Version 0.2 would add regulation-specific rules (GDPR, PCI-DSS, SOC2), potentially improving to a fictional 59% but creating too many false positives. Version 0.3 might add concrete violation examples, reaching an imaginary 75% but still lacking nuance. The conceptual breakthrough in v1.0 would be adding business context awareness to achieve balance with fictional metrics of 91% true positive rate and 88% true negative rate.

You can click on any iteration to see the actual prompts used to understand how small changes might compound. In theory, the final version would learn to distinguish between caching user preferences (usually fine) and caching payment tokens (never fine). This kind of nuanced judgment could potentially emerge from systematic training with real metrics rather than clever prompting.

How this could work in practice

The eval framework includes CI/CD integration with golden datasets and async production monitoring. But the fundamental question remains: should compliance be embedded in AI tools, or should AI tools be observable by existing compliance systems?

The key challenge is balancing governance needs without stifling the AI assistance that makes developers productive. Heavy-handed compliance checking could turn AI coding tools into compliance theater that developers work around rather than tools that actually help them write better code.

This suggests embedding compliance intelligence into the AI generation process itself, rather than treating it as a separate validation step. Make the AI naturally produce more compliant code, then use lighter-touch monitoring to ensure it's working.

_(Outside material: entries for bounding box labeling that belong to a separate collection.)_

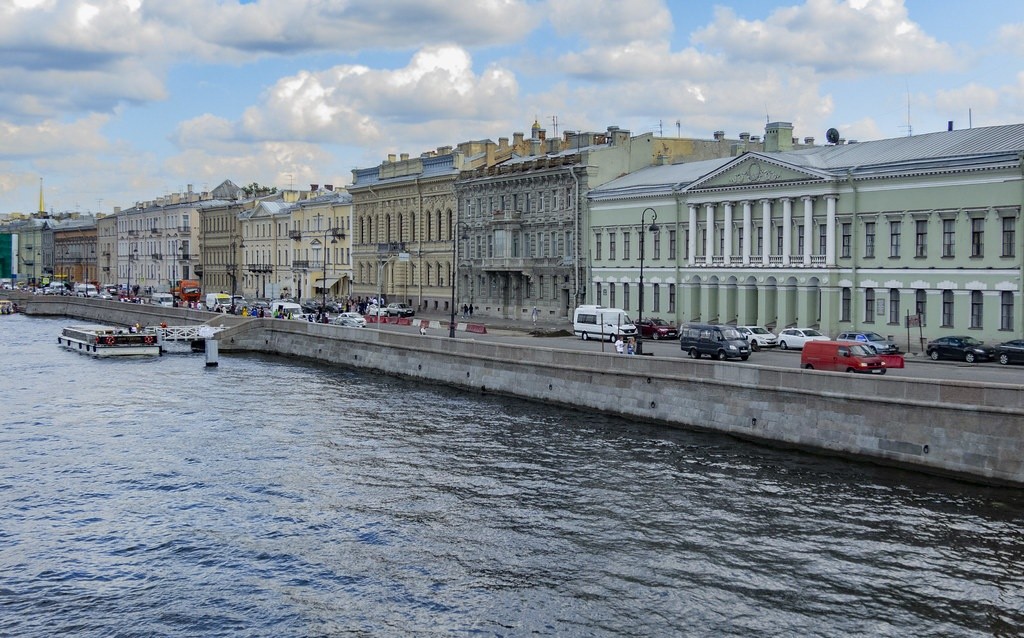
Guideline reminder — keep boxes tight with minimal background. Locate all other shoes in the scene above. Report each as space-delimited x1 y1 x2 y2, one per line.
534 323 536 325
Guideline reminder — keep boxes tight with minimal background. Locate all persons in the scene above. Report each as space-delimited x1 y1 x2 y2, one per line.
627 339 635 354
174 296 201 310
531 306 537 325
215 302 271 318
273 309 329 324
462 304 473 319
614 336 626 353
335 297 384 315
419 324 426 335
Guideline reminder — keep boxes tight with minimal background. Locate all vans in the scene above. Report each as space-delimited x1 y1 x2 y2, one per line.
152 293 173 307
50 282 98 296
272 302 302 320
680 323 751 361
206 294 232 310
573 304 638 343
800 340 886 375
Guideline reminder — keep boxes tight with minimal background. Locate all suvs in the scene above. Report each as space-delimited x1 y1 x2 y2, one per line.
635 317 676 340
387 302 415 318
837 331 899 356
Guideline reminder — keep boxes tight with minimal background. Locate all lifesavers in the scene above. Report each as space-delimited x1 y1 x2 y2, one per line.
144 336 153 343
106 336 115 345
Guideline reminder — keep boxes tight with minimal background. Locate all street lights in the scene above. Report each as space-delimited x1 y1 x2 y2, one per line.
449 221 469 338
128 244 139 299
86 245 96 296
231 236 245 315
173 239 184 307
322 228 338 323
635 208 659 354
11 244 70 296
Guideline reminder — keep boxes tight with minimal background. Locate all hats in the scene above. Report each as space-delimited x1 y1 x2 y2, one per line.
534 306 536 308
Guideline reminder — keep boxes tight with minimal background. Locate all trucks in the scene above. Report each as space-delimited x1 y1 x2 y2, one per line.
170 279 200 303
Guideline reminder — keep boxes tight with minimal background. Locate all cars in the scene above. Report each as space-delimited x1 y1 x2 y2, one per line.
233 296 272 317
302 300 388 328
99 284 139 303
927 335 1024 365
737 325 831 349
3 284 49 295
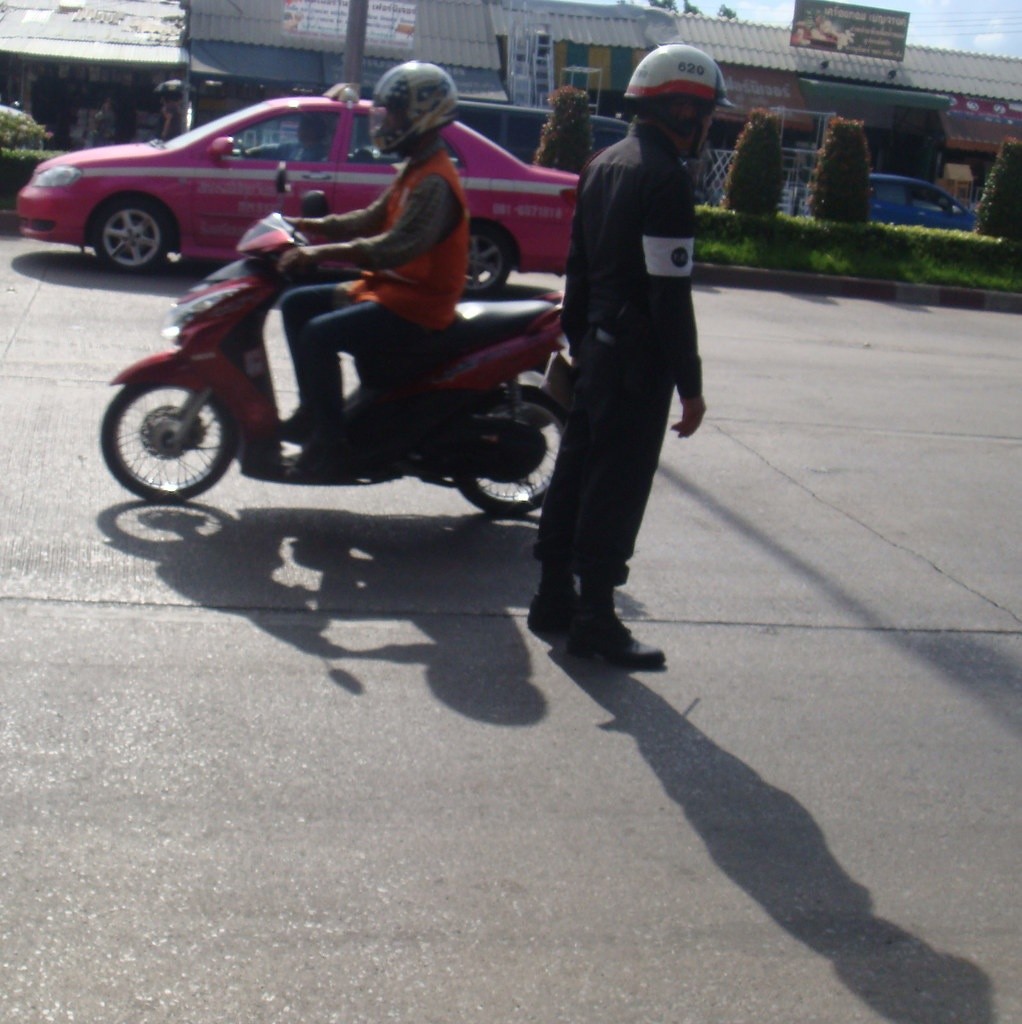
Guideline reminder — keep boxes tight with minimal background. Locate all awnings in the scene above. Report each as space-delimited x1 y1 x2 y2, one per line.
0 0 1022 151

Success would look different for each enterprise use case. Velocity Maximizers might measure time saved on compliance reviews during rapid development cycles. Debt Eliminators could track how many legacy code updates maintain regulatory standards without slowing modernization. Compliance Maintainers might focus on audit preparation time and regulatory confidence scores. The challenge is building evaluation systems that prove value in these real business contexts.

What I learned

Compliance automation demonstrates how eval systems could address real business problems because the patterns seem recognizable, the stakes are real, and success would be measurable.

But there's a big difference between synthetic demos and production reality. I built this investigation on conceptual examples rather than talking to actual enterprise teams. Real challenges like proprietary training data, enterprise scale, and developer adoption are still open questions.

The biggest insight was realizing that AI coding tools create new governance challenges that traditional compliance approaches might not handle well. The speed of AI evolution versus the pace of governance adaptation creates interesting tensions that someone will need to solve.

Still, the exercise felt worthwhile. It's a good place to explore what practical evaluation systems might look like when they're solving real business problems.

This exploration follows the error analysis and judge training patterns from recent eval frameworks, adapted to a compliance context.

This exploration touched only the error analysis and judge training phases. A real system would need the full operationalization cycle of monitoring, analyzing, improving, and deploying that creates continuous improvement.

This eval system is very incomplete and there are much more complex implementations I'd like to explore, but I wanted to find an accessible way to investigate this topic and see if compliance automation could be a compelling use case.